-- The task --
Beginning with the line containing "Of all options" and ending with the last line, repeat the records exactly.

-- Given records --
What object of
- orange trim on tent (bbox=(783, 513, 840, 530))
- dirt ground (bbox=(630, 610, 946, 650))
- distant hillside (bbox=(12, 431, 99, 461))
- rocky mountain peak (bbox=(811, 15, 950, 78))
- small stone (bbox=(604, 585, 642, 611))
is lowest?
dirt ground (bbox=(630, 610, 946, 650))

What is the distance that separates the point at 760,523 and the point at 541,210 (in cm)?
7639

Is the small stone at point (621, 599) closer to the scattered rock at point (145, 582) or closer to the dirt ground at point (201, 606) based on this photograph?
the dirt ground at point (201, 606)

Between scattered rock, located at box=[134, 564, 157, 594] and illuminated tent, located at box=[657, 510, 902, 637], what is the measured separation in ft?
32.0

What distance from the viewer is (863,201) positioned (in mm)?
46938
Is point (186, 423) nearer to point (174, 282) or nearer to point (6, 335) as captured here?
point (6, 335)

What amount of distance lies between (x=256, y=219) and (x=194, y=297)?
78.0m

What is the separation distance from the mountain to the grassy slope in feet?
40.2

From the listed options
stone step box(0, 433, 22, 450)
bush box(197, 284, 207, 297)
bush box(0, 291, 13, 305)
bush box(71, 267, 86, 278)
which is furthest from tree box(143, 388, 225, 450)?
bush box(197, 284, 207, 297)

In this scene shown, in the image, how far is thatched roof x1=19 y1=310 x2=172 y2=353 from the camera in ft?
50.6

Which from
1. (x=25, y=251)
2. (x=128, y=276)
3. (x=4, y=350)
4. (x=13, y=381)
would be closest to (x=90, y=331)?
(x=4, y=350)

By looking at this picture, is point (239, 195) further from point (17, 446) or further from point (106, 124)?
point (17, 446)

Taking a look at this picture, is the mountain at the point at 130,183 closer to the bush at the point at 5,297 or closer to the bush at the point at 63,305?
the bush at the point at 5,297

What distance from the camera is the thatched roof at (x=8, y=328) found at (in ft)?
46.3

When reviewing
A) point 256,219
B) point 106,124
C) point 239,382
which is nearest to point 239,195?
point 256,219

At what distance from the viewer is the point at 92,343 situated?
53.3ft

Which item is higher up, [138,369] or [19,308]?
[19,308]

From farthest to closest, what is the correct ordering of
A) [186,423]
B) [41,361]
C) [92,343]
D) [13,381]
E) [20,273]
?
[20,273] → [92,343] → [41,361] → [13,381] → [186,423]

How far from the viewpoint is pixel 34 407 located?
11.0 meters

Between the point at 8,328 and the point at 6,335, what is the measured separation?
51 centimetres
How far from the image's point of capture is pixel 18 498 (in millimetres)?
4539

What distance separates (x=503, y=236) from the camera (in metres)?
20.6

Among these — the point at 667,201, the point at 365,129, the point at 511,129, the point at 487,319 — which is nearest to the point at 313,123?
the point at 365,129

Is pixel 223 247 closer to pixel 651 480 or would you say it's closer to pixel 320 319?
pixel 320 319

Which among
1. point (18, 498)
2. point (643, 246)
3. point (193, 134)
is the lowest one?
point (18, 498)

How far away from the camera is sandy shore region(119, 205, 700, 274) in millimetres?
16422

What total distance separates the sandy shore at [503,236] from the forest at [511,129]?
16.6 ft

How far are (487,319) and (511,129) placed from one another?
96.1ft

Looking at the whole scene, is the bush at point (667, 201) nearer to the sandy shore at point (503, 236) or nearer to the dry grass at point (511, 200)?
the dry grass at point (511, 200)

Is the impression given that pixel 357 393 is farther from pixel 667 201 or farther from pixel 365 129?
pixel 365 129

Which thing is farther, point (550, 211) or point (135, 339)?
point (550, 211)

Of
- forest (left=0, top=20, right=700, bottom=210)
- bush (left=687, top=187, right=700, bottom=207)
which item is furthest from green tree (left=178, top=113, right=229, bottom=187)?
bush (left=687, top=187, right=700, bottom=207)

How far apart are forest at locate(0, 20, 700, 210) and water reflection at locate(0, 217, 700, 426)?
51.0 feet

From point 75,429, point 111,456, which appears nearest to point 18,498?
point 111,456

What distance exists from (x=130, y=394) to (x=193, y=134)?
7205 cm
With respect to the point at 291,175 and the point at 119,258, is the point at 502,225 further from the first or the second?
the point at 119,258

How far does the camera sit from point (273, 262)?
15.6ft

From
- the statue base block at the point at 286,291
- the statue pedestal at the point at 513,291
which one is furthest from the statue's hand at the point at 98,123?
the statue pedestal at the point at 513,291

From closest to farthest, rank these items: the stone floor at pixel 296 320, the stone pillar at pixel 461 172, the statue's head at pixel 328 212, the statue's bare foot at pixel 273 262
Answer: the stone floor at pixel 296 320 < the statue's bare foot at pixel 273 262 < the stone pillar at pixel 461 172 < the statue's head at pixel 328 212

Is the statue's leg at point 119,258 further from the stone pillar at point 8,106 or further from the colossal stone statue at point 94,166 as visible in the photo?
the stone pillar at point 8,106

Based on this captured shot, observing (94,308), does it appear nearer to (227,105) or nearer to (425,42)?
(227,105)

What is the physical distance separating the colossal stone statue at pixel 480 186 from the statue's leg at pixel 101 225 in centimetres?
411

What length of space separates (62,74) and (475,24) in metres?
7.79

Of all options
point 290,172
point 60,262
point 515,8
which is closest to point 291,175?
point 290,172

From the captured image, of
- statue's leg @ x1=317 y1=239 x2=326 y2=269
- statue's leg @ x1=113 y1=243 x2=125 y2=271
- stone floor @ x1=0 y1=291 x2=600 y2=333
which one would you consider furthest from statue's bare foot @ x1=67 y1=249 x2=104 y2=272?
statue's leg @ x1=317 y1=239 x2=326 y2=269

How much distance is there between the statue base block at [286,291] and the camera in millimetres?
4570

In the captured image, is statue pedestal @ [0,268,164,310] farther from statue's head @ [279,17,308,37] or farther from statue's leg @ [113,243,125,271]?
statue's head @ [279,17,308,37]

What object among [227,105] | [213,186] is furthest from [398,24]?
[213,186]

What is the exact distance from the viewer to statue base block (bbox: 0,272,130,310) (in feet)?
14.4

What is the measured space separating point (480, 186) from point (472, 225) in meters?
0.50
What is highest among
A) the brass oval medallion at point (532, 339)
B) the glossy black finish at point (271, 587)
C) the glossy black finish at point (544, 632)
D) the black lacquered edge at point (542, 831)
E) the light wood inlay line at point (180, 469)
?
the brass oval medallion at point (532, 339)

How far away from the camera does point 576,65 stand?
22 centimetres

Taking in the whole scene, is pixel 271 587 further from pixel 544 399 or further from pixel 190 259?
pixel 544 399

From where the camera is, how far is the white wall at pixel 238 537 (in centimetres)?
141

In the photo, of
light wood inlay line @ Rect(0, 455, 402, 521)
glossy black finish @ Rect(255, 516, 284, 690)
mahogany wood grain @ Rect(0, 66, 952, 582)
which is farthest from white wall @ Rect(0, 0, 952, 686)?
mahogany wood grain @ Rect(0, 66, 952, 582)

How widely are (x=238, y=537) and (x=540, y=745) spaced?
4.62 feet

-- Exercise output --
Of all options
point 290,172
point 60,262
point 515,8
which is closest to point 291,175?
point 290,172

From the captured image, of
- statue's leg @ x1=317 y1=239 x2=326 y2=269
- statue's leg @ x1=113 y1=243 x2=125 y2=271
- stone floor @ x1=0 y1=291 x2=600 y2=333
which one would you consider furthest from statue's bare foot @ x1=67 y1=249 x2=104 y2=272?
statue's leg @ x1=317 y1=239 x2=326 y2=269

How much distance is there between the statue base block at [286,291] and the camera in millimetres?
4570

In the captured image, is statue pedestal @ [0,268,164,310] farther from statue's head @ [279,17,308,37] or farther from statue's leg @ [113,243,125,271]?
statue's head @ [279,17,308,37]

What object among [227,105] | [213,186] is furthest from [398,24]?
[213,186]

What is the exact distance from the viewer to statue base block (bbox: 0,272,130,310) (in feet)?
14.4

What is the measured space separating point (480, 186) from point (472, 225) in meters?
0.50
What is highest among
A) the brass oval medallion at point (532, 339)
B) the glossy black finish at point (271, 587)
C) the glossy black finish at point (544, 632)
D) the black lacquered edge at point (542, 831)
E) the light wood inlay line at point (180, 469)
?
the brass oval medallion at point (532, 339)

How far away from the camera does point 576,65 stand?
22 centimetres

Taking in the whole scene, is pixel 271 587 further from pixel 544 399 or further from pixel 190 259?
pixel 544 399

From where the camera is, how far is the white wall at pixel 238 537 (in centimetres)?
141

In the photo, of
light wood inlay line @ Rect(0, 455, 402, 521)
glossy black finish @ Rect(255, 516, 284, 690)
mahogany wood grain @ Rect(0, 66, 952, 582)
which is farthest from white wall @ Rect(0, 0, 952, 686)?
mahogany wood grain @ Rect(0, 66, 952, 582)

How widely are (x=238, y=537) and (x=540, y=745) spaced?
4.62 feet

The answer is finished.